(PAGE TEXT)
####################

Michael Cherney Foundation
- Formation: June 1, 2001; 24 years ago
- Founder: Michael Cherney
- Type: Non-profit organization
- Purpose: Supporting democratic nations in their war on terrorism; assisting émigrés from Russia and post-Soviet nations to integrate into Israeli society
- Services: Financial assistance, educational grants, support for terror victims

= Michael Cherney Foundation =

Israeli charity

The Michael Cherney Foundation is a charitable foundation created by Michael Cherney, a Russian-born Israeli entrepreneur.
He defines the foundation's mission as helping democratic nations in their war on terrorism and assisting fellow émigrés to Israel from Russia and other post-Soviet nations realize their intellectual potential and become successfully integrated into the Israeli society.

####################

(MATERIAL)
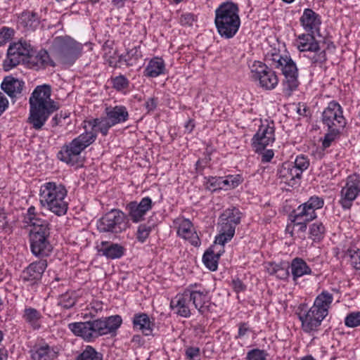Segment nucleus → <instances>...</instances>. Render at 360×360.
I'll return each mask as SVG.
<instances>
[{"mask_svg":"<svg viewBox=\"0 0 360 360\" xmlns=\"http://www.w3.org/2000/svg\"><path fill=\"white\" fill-rule=\"evenodd\" d=\"M111 84L116 91H122L129 87V81L124 75H120L111 79Z\"/></svg>","mask_w":360,"mask_h":360,"instance_id":"46","label":"nucleus"},{"mask_svg":"<svg viewBox=\"0 0 360 360\" xmlns=\"http://www.w3.org/2000/svg\"><path fill=\"white\" fill-rule=\"evenodd\" d=\"M40 219L41 218L38 217L37 215L35 207L34 206H30L27 210L26 215L25 216L24 221L25 223L30 224Z\"/></svg>","mask_w":360,"mask_h":360,"instance_id":"56","label":"nucleus"},{"mask_svg":"<svg viewBox=\"0 0 360 360\" xmlns=\"http://www.w3.org/2000/svg\"><path fill=\"white\" fill-rule=\"evenodd\" d=\"M98 252L107 259H116L121 258L125 252V248L118 243L102 241Z\"/></svg>","mask_w":360,"mask_h":360,"instance_id":"28","label":"nucleus"},{"mask_svg":"<svg viewBox=\"0 0 360 360\" xmlns=\"http://www.w3.org/2000/svg\"><path fill=\"white\" fill-rule=\"evenodd\" d=\"M67 190L61 184L50 181L45 183L40 188V203L57 216L66 214L68 202L65 200Z\"/></svg>","mask_w":360,"mask_h":360,"instance_id":"6","label":"nucleus"},{"mask_svg":"<svg viewBox=\"0 0 360 360\" xmlns=\"http://www.w3.org/2000/svg\"><path fill=\"white\" fill-rule=\"evenodd\" d=\"M301 34L297 36L296 45L297 49L301 52L317 51L320 50L319 41L315 39L314 34L310 32Z\"/></svg>","mask_w":360,"mask_h":360,"instance_id":"24","label":"nucleus"},{"mask_svg":"<svg viewBox=\"0 0 360 360\" xmlns=\"http://www.w3.org/2000/svg\"><path fill=\"white\" fill-rule=\"evenodd\" d=\"M132 325L134 330L141 331L146 336L153 335L155 323L146 313L135 314L132 318Z\"/></svg>","mask_w":360,"mask_h":360,"instance_id":"22","label":"nucleus"},{"mask_svg":"<svg viewBox=\"0 0 360 360\" xmlns=\"http://www.w3.org/2000/svg\"><path fill=\"white\" fill-rule=\"evenodd\" d=\"M261 154V161L262 162H269L274 155L273 150H264L262 152L258 153Z\"/></svg>","mask_w":360,"mask_h":360,"instance_id":"60","label":"nucleus"},{"mask_svg":"<svg viewBox=\"0 0 360 360\" xmlns=\"http://www.w3.org/2000/svg\"><path fill=\"white\" fill-rule=\"evenodd\" d=\"M13 30L4 27L0 30V45L5 44L11 37Z\"/></svg>","mask_w":360,"mask_h":360,"instance_id":"57","label":"nucleus"},{"mask_svg":"<svg viewBox=\"0 0 360 360\" xmlns=\"http://www.w3.org/2000/svg\"><path fill=\"white\" fill-rule=\"evenodd\" d=\"M97 229L100 233L119 234L129 228L125 213L119 209H112L97 221Z\"/></svg>","mask_w":360,"mask_h":360,"instance_id":"8","label":"nucleus"},{"mask_svg":"<svg viewBox=\"0 0 360 360\" xmlns=\"http://www.w3.org/2000/svg\"><path fill=\"white\" fill-rule=\"evenodd\" d=\"M32 360H53L57 357L58 352L46 343L36 345L31 350Z\"/></svg>","mask_w":360,"mask_h":360,"instance_id":"27","label":"nucleus"},{"mask_svg":"<svg viewBox=\"0 0 360 360\" xmlns=\"http://www.w3.org/2000/svg\"><path fill=\"white\" fill-rule=\"evenodd\" d=\"M154 203L150 197H144L138 202L133 200L125 206L126 219L138 224L145 220L147 213L153 208Z\"/></svg>","mask_w":360,"mask_h":360,"instance_id":"12","label":"nucleus"},{"mask_svg":"<svg viewBox=\"0 0 360 360\" xmlns=\"http://www.w3.org/2000/svg\"><path fill=\"white\" fill-rule=\"evenodd\" d=\"M25 63L30 68L36 69L44 68L48 65L55 66L54 62L50 59L49 53L44 49L38 52L33 50L30 56L25 60Z\"/></svg>","mask_w":360,"mask_h":360,"instance_id":"19","label":"nucleus"},{"mask_svg":"<svg viewBox=\"0 0 360 360\" xmlns=\"http://www.w3.org/2000/svg\"><path fill=\"white\" fill-rule=\"evenodd\" d=\"M158 105V98H149L145 103V108L148 112L154 110Z\"/></svg>","mask_w":360,"mask_h":360,"instance_id":"62","label":"nucleus"},{"mask_svg":"<svg viewBox=\"0 0 360 360\" xmlns=\"http://www.w3.org/2000/svg\"><path fill=\"white\" fill-rule=\"evenodd\" d=\"M69 117V114L67 112L63 113L60 112V113H57L51 120V126L55 127L60 124L62 119H65Z\"/></svg>","mask_w":360,"mask_h":360,"instance_id":"59","label":"nucleus"},{"mask_svg":"<svg viewBox=\"0 0 360 360\" xmlns=\"http://www.w3.org/2000/svg\"><path fill=\"white\" fill-rule=\"evenodd\" d=\"M42 316L39 311L32 307H26L22 314V319L33 329L41 328L40 321Z\"/></svg>","mask_w":360,"mask_h":360,"instance_id":"35","label":"nucleus"},{"mask_svg":"<svg viewBox=\"0 0 360 360\" xmlns=\"http://www.w3.org/2000/svg\"><path fill=\"white\" fill-rule=\"evenodd\" d=\"M348 252L351 257L352 265L355 269L360 271V250H349Z\"/></svg>","mask_w":360,"mask_h":360,"instance_id":"54","label":"nucleus"},{"mask_svg":"<svg viewBox=\"0 0 360 360\" xmlns=\"http://www.w3.org/2000/svg\"><path fill=\"white\" fill-rule=\"evenodd\" d=\"M178 220L179 221L177 230L178 236L188 240L192 245L199 246L201 243L200 240L196 232L193 231L191 221L186 219Z\"/></svg>","mask_w":360,"mask_h":360,"instance_id":"21","label":"nucleus"},{"mask_svg":"<svg viewBox=\"0 0 360 360\" xmlns=\"http://www.w3.org/2000/svg\"><path fill=\"white\" fill-rule=\"evenodd\" d=\"M333 300V295L323 290L316 297L310 308L308 309L305 304L299 307L297 316L301 322V328L305 333L314 335L319 331L323 319L328 314Z\"/></svg>","mask_w":360,"mask_h":360,"instance_id":"2","label":"nucleus"},{"mask_svg":"<svg viewBox=\"0 0 360 360\" xmlns=\"http://www.w3.org/2000/svg\"><path fill=\"white\" fill-rule=\"evenodd\" d=\"M292 166L302 176L303 172L308 169L309 161L306 156L301 155L296 158L294 165Z\"/></svg>","mask_w":360,"mask_h":360,"instance_id":"47","label":"nucleus"},{"mask_svg":"<svg viewBox=\"0 0 360 360\" xmlns=\"http://www.w3.org/2000/svg\"><path fill=\"white\" fill-rule=\"evenodd\" d=\"M122 323L120 315H113L92 321L71 323L68 324V328L75 335L91 342L100 336L115 335Z\"/></svg>","mask_w":360,"mask_h":360,"instance_id":"4","label":"nucleus"},{"mask_svg":"<svg viewBox=\"0 0 360 360\" xmlns=\"http://www.w3.org/2000/svg\"><path fill=\"white\" fill-rule=\"evenodd\" d=\"M252 79L259 87L265 90H273L278 84V77L268 65L261 61H255L251 68Z\"/></svg>","mask_w":360,"mask_h":360,"instance_id":"9","label":"nucleus"},{"mask_svg":"<svg viewBox=\"0 0 360 360\" xmlns=\"http://www.w3.org/2000/svg\"><path fill=\"white\" fill-rule=\"evenodd\" d=\"M345 323L349 328H354L360 326V312H353L348 314L345 319Z\"/></svg>","mask_w":360,"mask_h":360,"instance_id":"50","label":"nucleus"},{"mask_svg":"<svg viewBox=\"0 0 360 360\" xmlns=\"http://www.w3.org/2000/svg\"><path fill=\"white\" fill-rule=\"evenodd\" d=\"M8 103L7 98L0 91V116L7 110Z\"/></svg>","mask_w":360,"mask_h":360,"instance_id":"61","label":"nucleus"},{"mask_svg":"<svg viewBox=\"0 0 360 360\" xmlns=\"http://www.w3.org/2000/svg\"><path fill=\"white\" fill-rule=\"evenodd\" d=\"M236 4L226 1L221 4L215 10L214 24L219 34L225 39L233 38L240 26Z\"/></svg>","mask_w":360,"mask_h":360,"instance_id":"5","label":"nucleus"},{"mask_svg":"<svg viewBox=\"0 0 360 360\" xmlns=\"http://www.w3.org/2000/svg\"><path fill=\"white\" fill-rule=\"evenodd\" d=\"M314 55L309 57L311 64L321 65L327 60L326 53L325 50L313 51Z\"/></svg>","mask_w":360,"mask_h":360,"instance_id":"49","label":"nucleus"},{"mask_svg":"<svg viewBox=\"0 0 360 360\" xmlns=\"http://www.w3.org/2000/svg\"><path fill=\"white\" fill-rule=\"evenodd\" d=\"M304 206L307 210L313 214H316L315 211L321 209L324 205V200L322 198L314 195L309 198V199L304 203Z\"/></svg>","mask_w":360,"mask_h":360,"instance_id":"44","label":"nucleus"},{"mask_svg":"<svg viewBox=\"0 0 360 360\" xmlns=\"http://www.w3.org/2000/svg\"><path fill=\"white\" fill-rule=\"evenodd\" d=\"M228 189H233L238 187L243 181L241 175H228L226 176Z\"/></svg>","mask_w":360,"mask_h":360,"instance_id":"52","label":"nucleus"},{"mask_svg":"<svg viewBox=\"0 0 360 360\" xmlns=\"http://www.w3.org/2000/svg\"><path fill=\"white\" fill-rule=\"evenodd\" d=\"M316 214H313L309 212L303 204L298 206V207L293 210L290 214L291 221L293 224H300V221H311L316 219Z\"/></svg>","mask_w":360,"mask_h":360,"instance_id":"37","label":"nucleus"},{"mask_svg":"<svg viewBox=\"0 0 360 360\" xmlns=\"http://www.w3.org/2000/svg\"><path fill=\"white\" fill-rule=\"evenodd\" d=\"M300 25L306 32H319L321 24V16L311 8H305L300 18Z\"/></svg>","mask_w":360,"mask_h":360,"instance_id":"18","label":"nucleus"},{"mask_svg":"<svg viewBox=\"0 0 360 360\" xmlns=\"http://www.w3.org/2000/svg\"><path fill=\"white\" fill-rule=\"evenodd\" d=\"M189 302V298L185 290L183 294H178L172 300L170 307L178 316L188 318L191 315Z\"/></svg>","mask_w":360,"mask_h":360,"instance_id":"23","label":"nucleus"},{"mask_svg":"<svg viewBox=\"0 0 360 360\" xmlns=\"http://www.w3.org/2000/svg\"><path fill=\"white\" fill-rule=\"evenodd\" d=\"M33 50L30 44L25 41H20L18 43L10 45L6 58L3 63L4 70L9 71L20 62L25 63V60L30 56Z\"/></svg>","mask_w":360,"mask_h":360,"instance_id":"10","label":"nucleus"},{"mask_svg":"<svg viewBox=\"0 0 360 360\" xmlns=\"http://www.w3.org/2000/svg\"><path fill=\"white\" fill-rule=\"evenodd\" d=\"M105 114L113 126L125 122L129 116L127 108L121 105L113 107L107 106L105 109Z\"/></svg>","mask_w":360,"mask_h":360,"instance_id":"25","label":"nucleus"},{"mask_svg":"<svg viewBox=\"0 0 360 360\" xmlns=\"http://www.w3.org/2000/svg\"><path fill=\"white\" fill-rule=\"evenodd\" d=\"M321 120L323 124L328 128L343 130L347 124L341 105L335 101L328 104L322 112Z\"/></svg>","mask_w":360,"mask_h":360,"instance_id":"13","label":"nucleus"},{"mask_svg":"<svg viewBox=\"0 0 360 360\" xmlns=\"http://www.w3.org/2000/svg\"><path fill=\"white\" fill-rule=\"evenodd\" d=\"M165 65L161 58H152L144 70V75L148 77H157L164 73Z\"/></svg>","mask_w":360,"mask_h":360,"instance_id":"34","label":"nucleus"},{"mask_svg":"<svg viewBox=\"0 0 360 360\" xmlns=\"http://www.w3.org/2000/svg\"><path fill=\"white\" fill-rule=\"evenodd\" d=\"M219 224L220 226L219 234L215 237L214 244L224 246L234 236L236 226L225 221H219Z\"/></svg>","mask_w":360,"mask_h":360,"instance_id":"30","label":"nucleus"},{"mask_svg":"<svg viewBox=\"0 0 360 360\" xmlns=\"http://www.w3.org/2000/svg\"><path fill=\"white\" fill-rule=\"evenodd\" d=\"M142 57L140 46H134L127 49L126 53L121 54L118 58V63L120 65H124L127 67L136 65Z\"/></svg>","mask_w":360,"mask_h":360,"instance_id":"32","label":"nucleus"},{"mask_svg":"<svg viewBox=\"0 0 360 360\" xmlns=\"http://www.w3.org/2000/svg\"><path fill=\"white\" fill-rule=\"evenodd\" d=\"M82 49V44L70 37L61 39L56 51V58L63 65H72L80 56Z\"/></svg>","mask_w":360,"mask_h":360,"instance_id":"11","label":"nucleus"},{"mask_svg":"<svg viewBox=\"0 0 360 360\" xmlns=\"http://www.w3.org/2000/svg\"><path fill=\"white\" fill-rule=\"evenodd\" d=\"M328 131L325 134L322 140L323 149L329 148L332 143L340 137L342 129L328 128Z\"/></svg>","mask_w":360,"mask_h":360,"instance_id":"45","label":"nucleus"},{"mask_svg":"<svg viewBox=\"0 0 360 360\" xmlns=\"http://www.w3.org/2000/svg\"><path fill=\"white\" fill-rule=\"evenodd\" d=\"M185 355L188 360H200V348L197 347H188L185 349Z\"/></svg>","mask_w":360,"mask_h":360,"instance_id":"53","label":"nucleus"},{"mask_svg":"<svg viewBox=\"0 0 360 360\" xmlns=\"http://www.w3.org/2000/svg\"><path fill=\"white\" fill-rule=\"evenodd\" d=\"M266 61L269 66L280 69L284 76L283 81V92L290 96L295 91L299 84L298 69L295 63L290 56H282L278 53L268 54Z\"/></svg>","mask_w":360,"mask_h":360,"instance_id":"7","label":"nucleus"},{"mask_svg":"<svg viewBox=\"0 0 360 360\" xmlns=\"http://www.w3.org/2000/svg\"><path fill=\"white\" fill-rule=\"evenodd\" d=\"M359 184L360 181L356 176H349L347 178L345 186L342 188L339 201L343 209L347 210L352 207V202L360 193Z\"/></svg>","mask_w":360,"mask_h":360,"instance_id":"16","label":"nucleus"},{"mask_svg":"<svg viewBox=\"0 0 360 360\" xmlns=\"http://www.w3.org/2000/svg\"><path fill=\"white\" fill-rule=\"evenodd\" d=\"M78 296L74 291L66 292L58 298V305L65 309L73 307L77 302Z\"/></svg>","mask_w":360,"mask_h":360,"instance_id":"40","label":"nucleus"},{"mask_svg":"<svg viewBox=\"0 0 360 360\" xmlns=\"http://www.w3.org/2000/svg\"><path fill=\"white\" fill-rule=\"evenodd\" d=\"M20 20L24 27L32 30L39 25L37 14L29 11L22 13L20 17Z\"/></svg>","mask_w":360,"mask_h":360,"instance_id":"43","label":"nucleus"},{"mask_svg":"<svg viewBox=\"0 0 360 360\" xmlns=\"http://www.w3.org/2000/svg\"><path fill=\"white\" fill-rule=\"evenodd\" d=\"M29 103L27 122L35 130L41 129L50 115L58 109L57 104L51 99V86L47 84L37 86L34 89Z\"/></svg>","mask_w":360,"mask_h":360,"instance_id":"3","label":"nucleus"},{"mask_svg":"<svg viewBox=\"0 0 360 360\" xmlns=\"http://www.w3.org/2000/svg\"><path fill=\"white\" fill-rule=\"evenodd\" d=\"M267 354L264 350L253 349L247 354V360H266Z\"/></svg>","mask_w":360,"mask_h":360,"instance_id":"51","label":"nucleus"},{"mask_svg":"<svg viewBox=\"0 0 360 360\" xmlns=\"http://www.w3.org/2000/svg\"><path fill=\"white\" fill-rule=\"evenodd\" d=\"M196 20V16L191 13H183L180 17V24L183 26H192Z\"/></svg>","mask_w":360,"mask_h":360,"instance_id":"55","label":"nucleus"},{"mask_svg":"<svg viewBox=\"0 0 360 360\" xmlns=\"http://www.w3.org/2000/svg\"><path fill=\"white\" fill-rule=\"evenodd\" d=\"M24 86V82L12 76L4 77L1 84V89L11 98L20 95Z\"/></svg>","mask_w":360,"mask_h":360,"instance_id":"26","label":"nucleus"},{"mask_svg":"<svg viewBox=\"0 0 360 360\" xmlns=\"http://www.w3.org/2000/svg\"><path fill=\"white\" fill-rule=\"evenodd\" d=\"M30 225L32 226L30 231V237L51 236V224L47 220L40 219Z\"/></svg>","mask_w":360,"mask_h":360,"instance_id":"36","label":"nucleus"},{"mask_svg":"<svg viewBox=\"0 0 360 360\" xmlns=\"http://www.w3.org/2000/svg\"><path fill=\"white\" fill-rule=\"evenodd\" d=\"M242 217L241 212L236 207H232L225 210L219 217V221L231 223L233 226H237L240 223Z\"/></svg>","mask_w":360,"mask_h":360,"instance_id":"38","label":"nucleus"},{"mask_svg":"<svg viewBox=\"0 0 360 360\" xmlns=\"http://www.w3.org/2000/svg\"><path fill=\"white\" fill-rule=\"evenodd\" d=\"M216 244L205 251L202 256V262L205 266L212 271H214L218 267V260L221 255L224 252V246H221L220 250L215 252L214 248Z\"/></svg>","mask_w":360,"mask_h":360,"instance_id":"31","label":"nucleus"},{"mask_svg":"<svg viewBox=\"0 0 360 360\" xmlns=\"http://www.w3.org/2000/svg\"><path fill=\"white\" fill-rule=\"evenodd\" d=\"M46 267V259H41L38 261L32 262L23 271L24 280L33 283L40 281Z\"/></svg>","mask_w":360,"mask_h":360,"instance_id":"20","label":"nucleus"},{"mask_svg":"<svg viewBox=\"0 0 360 360\" xmlns=\"http://www.w3.org/2000/svg\"><path fill=\"white\" fill-rule=\"evenodd\" d=\"M205 183L207 188L215 191L217 190H229L226 177L221 176H209L205 177Z\"/></svg>","mask_w":360,"mask_h":360,"instance_id":"39","label":"nucleus"},{"mask_svg":"<svg viewBox=\"0 0 360 360\" xmlns=\"http://www.w3.org/2000/svg\"><path fill=\"white\" fill-rule=\"evenodd\" d=\"M326 228L322 222L316 221L309 226V238L314 242L321 241L325 236Z\"/></svg>","mask_w":360,"mask_h":360,"instance_id":"42","label":"nucleus"},{"mask_svg":"<svg viewBox=\"0 0 360 360\" xmlns=\"http://www.w3.org/2000/svg\"><path fill=\"white\" fill-rule=\"evenodd\" d=\"M249 330H250V328H249L247 323H245V322L240 323L239 327H238V336L236 338H238L243 337L244 335H245L247 332H248Z\"/></svg>","mask_w":360,"mask_h":360,"instance_id":"63","label":"nucleus"},{"mask_svg":"<svg viewBox=\"0 0 360 360\" xmlns=\"http://www.w3.org/2000/svg\"><path fill=\"white\" fill-rule=\"evenodd\" d=\"M277 174L279 178L284 179L285 182L292 187L299 184L302 177L292 165L287 163L283 164Z\"/></svg>","mask_w":360,"mask_h":360,"instance_id":"29","label":"nucleus"},{"mask_svg":"<svg viewBox=\"0 0 360 360\" xmlns=\"http://www.w3.org/2000/svg\"><path fill=\"white\" fill-rule=\"evenodd\" d=\"M75 360H103V354L98 352L94 347L87 345L85 349L80 352Z\"/></svg>","mask_w":360,"mask_h":360,"instance_id":"41","label":"nucleus"},{"mask_svg":"<svg viewBox=\"0 0 360 360\" xmlns=\"http://www.w3.org/2000/svg\"><path fill=\"white\" fill-rule=\"evenodd\" d=\"M90 124L94 131L82 133L69 143L65 144L57 153L58 159L67 164L75 165L81 153L96 141V131L106 136L110 128L113 127L106 115L105 117L94 119Z\"/></svg>","mask_w":360,"mask_h":360,"instance_id":"1","label":"nucleus"},{"mask_svg":"<svg viewBox=\"0 0 360 360\" xmlns=\"http://www.w3.org/2000/svg\"><path fill=\"white\" fill-rule=\"evenodd\" d=\"M290 269L294 281L303 276L311 274V268L303 259L300 257H295L292 260Z\"/></svg>","mask_w":360,"mask_h":360,"instance_id":"33","label":"nucleus"},{"mask_svg":"<svg viewBox=\"0 0 360 360\" xmlns=\"http://www.w3.org/2000/svg\"><path fill=\"white\" fill-rule=\"evenodd\" d=\"M232 287L236 293L243 292L246 290V285L239 278H234L232 280Z\"/></svg>","mask_w":360,"mask_h":360,"instance_id":"58","label":"nucleus"},{"mask_svg":"<svg viewBox=\"0 0 360 360\" xmlns=\"http://www.w3.org/2000/svg\"><path fill=\"white\" fill-rule=\"evenodd\" d=\"M152 229L150 226L141 224L138 226L136 239L140 243H144L150 235Z\"/></svg>","mask_w":360,"mask_h":360,"instance_id":"48","label":"nucleus"},{"mask_svg":"<svg viewBox=\"0 0 360 360\" xmlns=\"http://www.w3.org/2000/svg\"><path fill=\"white\" fill-rule=\"evenodd\" d=\"M50 236H39L38 237H30V249L32 253L38 257H48L53 250V246L50 242Z\"/></svg>","mask_w":360,"mask_h":360,"instance_id":"17","label":"nucleus"},{"mask_svg":"<svg viewBox=\"0 0 360 360\" xmlns=\"http://www.w3.org/2000/svg\"><path fill=\"white\" fill-rule=\"evenodd\" d=\"M185 290L190 302H192L193 306L200 314L205 315L207 313L212 311V306L214 304L207 299L209 294L208 290L205 288H199L186 289Z\"/></svg>","mask_w":360,"mask_h":360,"instance_id":"15","label":"nucleus"},{"mask_svg":"<svg viewBox=\"0 0 360 360\" xmlns=\"http://www.w3.org/2000/svg\"><path fill=\"white\" fill-rule=\"evenodd\" d=\"M288 275L289 272L288 269L286 267L281 266L280 269L278 270V273L276 276L280 279H285L288 276Z\"/></svg>","mask_w":360,"mask_h":360,"instance_id":"64","label":"nucleus"},{"mask_svg":"<svg viewBox=\"0 0 360 360\" xmlns=\"http://www.w3.org/2000/svg\"><path fill=\"white\" fill-rule=\"evenodd\" d=\"M275 141L274 122L262 124L252 139V145L256 153L262 152L266 147Z\"/></svg>","mask_w":360,"mask_h":360,"instance_id":"14","label":"nucleus"}]
</instances>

####################

(EXERCISE AIM)
Extend the article on the Michael Cherney Foundation, picking up right after its last sentence.

(FINAL ANSWER)
==History==
The Foundation was born on 1 June 2001, on the night of the Palestinian Dolphinarium discotheque suicide bombing in Tel Aviv. When Michael Cherney learned the number of victims – twenty-one dead and over 150 wounded – he realized that rendering assistance required a systematic organized effort.

==Mission==
Besides direct money grants to and paying the bills for survivors and families of the deceased, the Cherney Foundation undertook a media project that included publishing a book called Dolphinarium: Terror Targets the Young, an oral history made of interviews taken by journalists Dmitry Radyshevsky and Polina Lempert with the parents who lost their children and the teenager victims themselves. The book was published in three languages (Hebrew, English, and Russian).

The book was used as a basis for a documentary film, Empty Rooms, also sponsored by MCF. It was directed by Willy Lindwer, an award-winning Dutch director, and produced by David Gurevich. The film played at a number of festivals and received a Silver Award at Worldfest in Houston in 2003.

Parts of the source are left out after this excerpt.